Text Files, Convert Character Encoding
Converts text files charset (Coded Character Set). For example, converts UTF-8 encoding to Shift_JIS or UTF-16. If multiple files are attached, all will be converted according to the same rules.
Configs
A1: Select FILE DATA for Original Text Files *
A2: Set Original Charset (eg “UTF-8” )#{EL}
B1: Set New Charset (eg “UTF-16” )#{EL}
B2: Select FILE DATA that stores New Text Files (append) *
Script (click to open)
// GraalJS Script (engine type: 2)
//////// START "main()" /////////////////////////////////////////////////////////////////
main();
function main(){
//// == Config Retrieving / 工程コンフィグの参照 ==
const filesPocketInput = configs.getObject( "SelectConfA1" ); /// REQUIRED ///////////////
let filesInput = engine.findData( filesPocketInput ); // java.util.ArrayList
if( filesInput === null ) {
throw new Error( "\n AutomatedTask UnexpectedFileError:" +
" No File {A1} is attached \n" );
}else{
engine.log( " AutomatedTask FilesArray {A1}: " +
filesInput.size() + " files" );
}
let strInputCharset = configs.get( "StrConfA2" ); // NotRequired /////////////
if( strInputCharset === "" ){
strInputCharset = "UTF-8";
}
let strOutputCharset = configs.get( "StrConfB1" ); // NotRequired /////////////
if( strOutputCharset === "" ){
strOutputCharset = "UTF-8";
}
const filesPocketOutput = configs.getObject( "SelectConfB2" ); /// REQUIRED ///////////////
let filesOutput = engine.findData( filesPocketOutput ); // java.util.ArrayList
if( filesOutput === null ) {
engine.log( " AutomatedTask FilesArray {B2}: (empty)" );
filesOutput = new java.util.ArrayList();
}else{
engine.log( " AutomatedTask FilesArray {B2}: " +
filesOutput.size() + " files" );
}
//// == Data Retrieving / ワークフローデータの参照 ==
// (Nothing.
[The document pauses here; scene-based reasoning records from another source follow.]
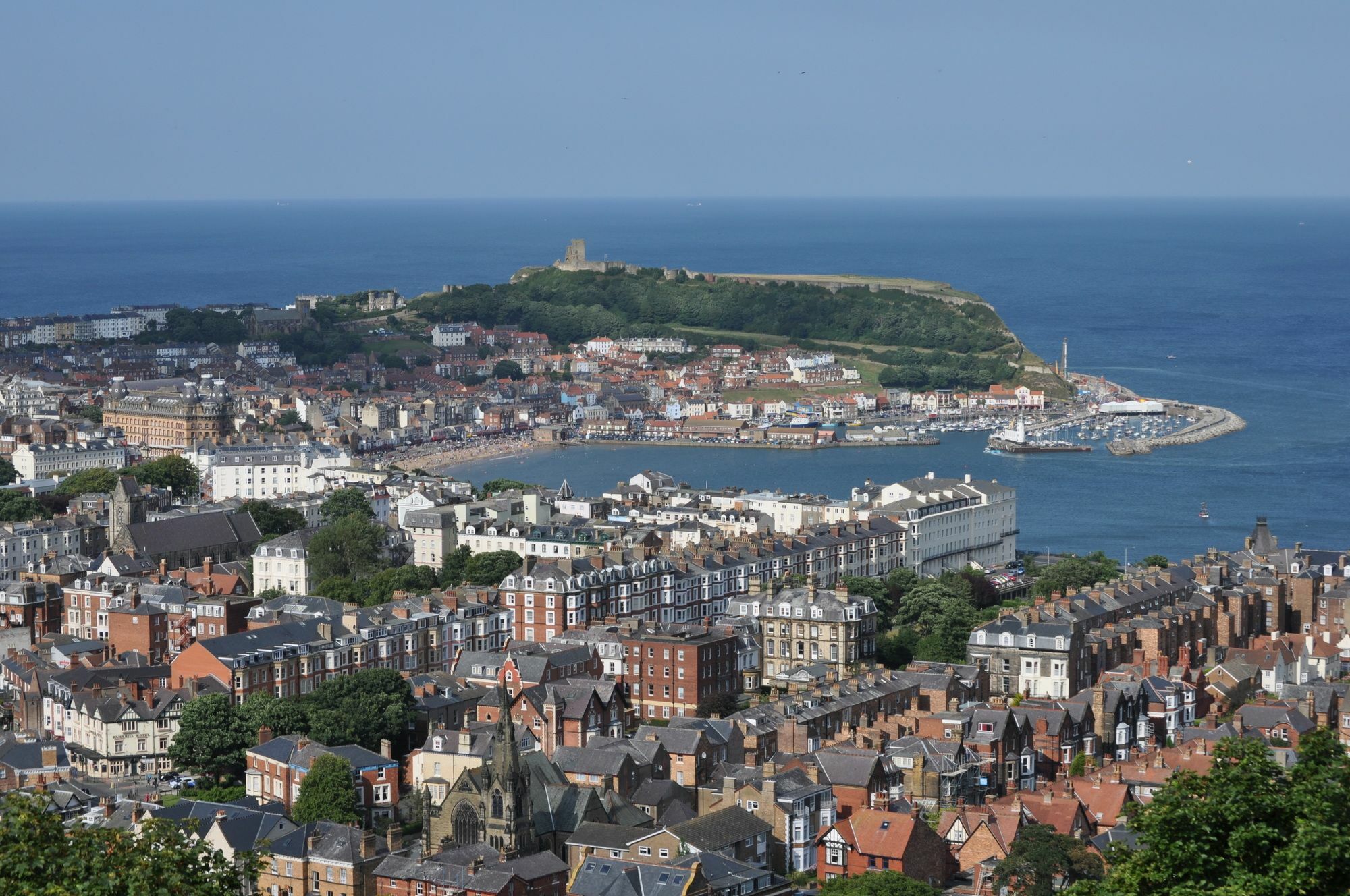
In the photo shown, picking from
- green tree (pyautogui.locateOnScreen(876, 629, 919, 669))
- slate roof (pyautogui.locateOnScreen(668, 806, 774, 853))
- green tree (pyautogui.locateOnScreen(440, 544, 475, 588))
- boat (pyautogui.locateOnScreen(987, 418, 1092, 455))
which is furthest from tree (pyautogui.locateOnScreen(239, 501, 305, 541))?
boat (pyautogui.locateOnScreen(987, 418, 1092, 455))

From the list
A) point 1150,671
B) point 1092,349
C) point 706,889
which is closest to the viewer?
point 706,889

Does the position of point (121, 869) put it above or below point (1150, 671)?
above

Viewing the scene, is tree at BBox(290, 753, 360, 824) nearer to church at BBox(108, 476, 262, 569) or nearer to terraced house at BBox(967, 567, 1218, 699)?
terraced house at BBox(967, 567, 1218, 699)

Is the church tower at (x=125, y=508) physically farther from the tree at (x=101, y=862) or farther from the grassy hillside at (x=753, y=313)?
the grassy hillside at (x=753, y=313)

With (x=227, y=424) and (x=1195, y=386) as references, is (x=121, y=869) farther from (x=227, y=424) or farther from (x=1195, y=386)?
(x=1195, y=386)

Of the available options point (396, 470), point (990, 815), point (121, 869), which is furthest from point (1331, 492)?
point (121, 869)

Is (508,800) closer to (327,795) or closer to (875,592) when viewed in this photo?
(327,795)

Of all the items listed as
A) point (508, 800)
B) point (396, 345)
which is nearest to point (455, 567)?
point (508, 800)

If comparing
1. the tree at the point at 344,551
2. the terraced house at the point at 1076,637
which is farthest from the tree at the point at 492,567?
the terraced house at the point at 1076,637
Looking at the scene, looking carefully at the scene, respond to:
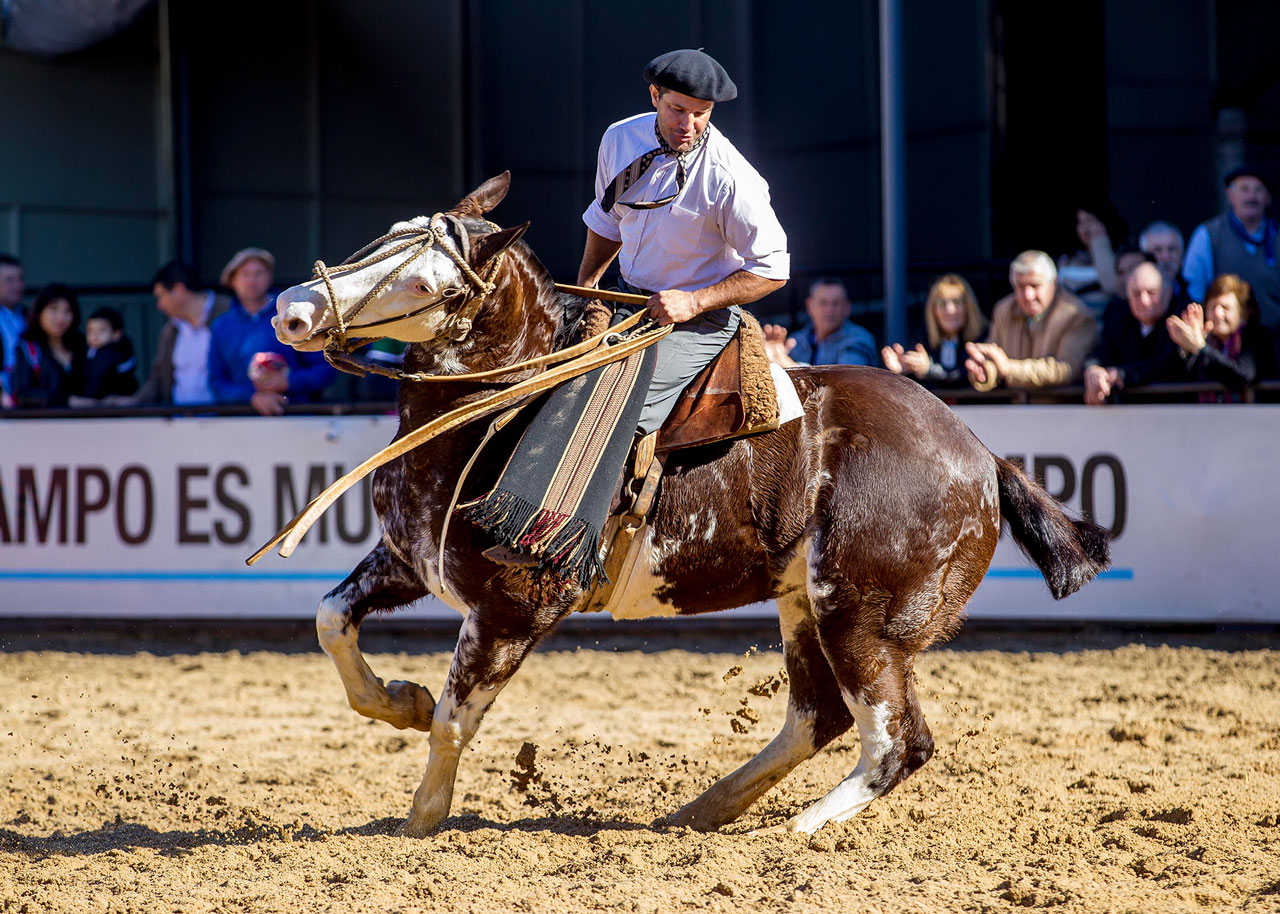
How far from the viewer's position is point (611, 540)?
14.3 feet

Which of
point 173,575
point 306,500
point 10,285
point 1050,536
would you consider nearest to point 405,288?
point 1050,536

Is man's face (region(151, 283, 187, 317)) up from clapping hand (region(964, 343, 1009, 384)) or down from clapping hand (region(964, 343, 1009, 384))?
up

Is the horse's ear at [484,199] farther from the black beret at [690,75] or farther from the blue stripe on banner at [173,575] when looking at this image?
the blue stripe on banner at [173,575]

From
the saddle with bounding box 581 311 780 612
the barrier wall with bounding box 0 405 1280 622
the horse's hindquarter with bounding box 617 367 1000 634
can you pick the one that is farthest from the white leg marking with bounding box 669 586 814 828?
the barrier wall with bounding box 0 405 1280 622

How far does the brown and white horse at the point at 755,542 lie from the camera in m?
4.25

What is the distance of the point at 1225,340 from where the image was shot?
7832 mm

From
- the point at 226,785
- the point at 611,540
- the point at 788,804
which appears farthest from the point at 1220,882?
the point at 226,785

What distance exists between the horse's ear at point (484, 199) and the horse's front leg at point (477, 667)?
119cm

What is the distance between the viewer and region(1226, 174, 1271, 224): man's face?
844 cm

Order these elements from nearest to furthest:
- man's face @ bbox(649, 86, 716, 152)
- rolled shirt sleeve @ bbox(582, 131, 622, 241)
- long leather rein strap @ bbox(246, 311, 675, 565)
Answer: long leather rein strap @ bbox(246, 311, 675, 565) → man's face @ bbox(649, 86, 716, 152) → rolled shirt sleeve @ bbox(582, 131, 622, 241)

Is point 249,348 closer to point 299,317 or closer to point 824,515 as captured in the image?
point 299,317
Retrieved via Expression Language in Config Retrieving)
//// == Calculating / 演算 ==
const numFilesInput = filesInput.size() - 0;
for( let i = 0; i < numFilesInput; i++ ){
const strInputFileName = filesInput.get(i).getName() + "";
const strInputFileSize = filesInput.get(i).getLength() + " bytes";
const strInputFileMime = filesInput.get(i).getContentType();
let strInputText = "";
let numLineCounter = 0;
fileRepository.readFile( filesInput.get(i), strInputCharset, function(line) {
// com.questetra.bpms.core.event.scripttask.FileRepositoryWrapper
// https://questetra.zendesk.com/hc/ja/articles/360024574471-R2300#FileRepositoryWrapper
strInputText += line + '\n';
numLineCounter ++;
});
engine.log( " AutomatedTask FileLoaded: " + strInputFileName + " (" + strInputFileMime + ")" );
engine.log( " AutomatedTask: " + strInputFileSize + " / " + numLineCounter + " lines" );
filesOutput.add(
new com.questetra.bpms.core.event.scripttask.NewQfile(
strInputFileName,
strInputFileMime + "; charset=" + strOutputCharset,
strInputText
)
);
}
//// == Data Updating / ワークフローデータへの代入 ==
engine.setData( filesPocketOutput, filesOutput );
} //////// END "main()" /////////////////////////////////////////////////////////////////
/*
Notes:
- Used when incorporating "Step in which Text file Encoding is automatically changed" in the workflow.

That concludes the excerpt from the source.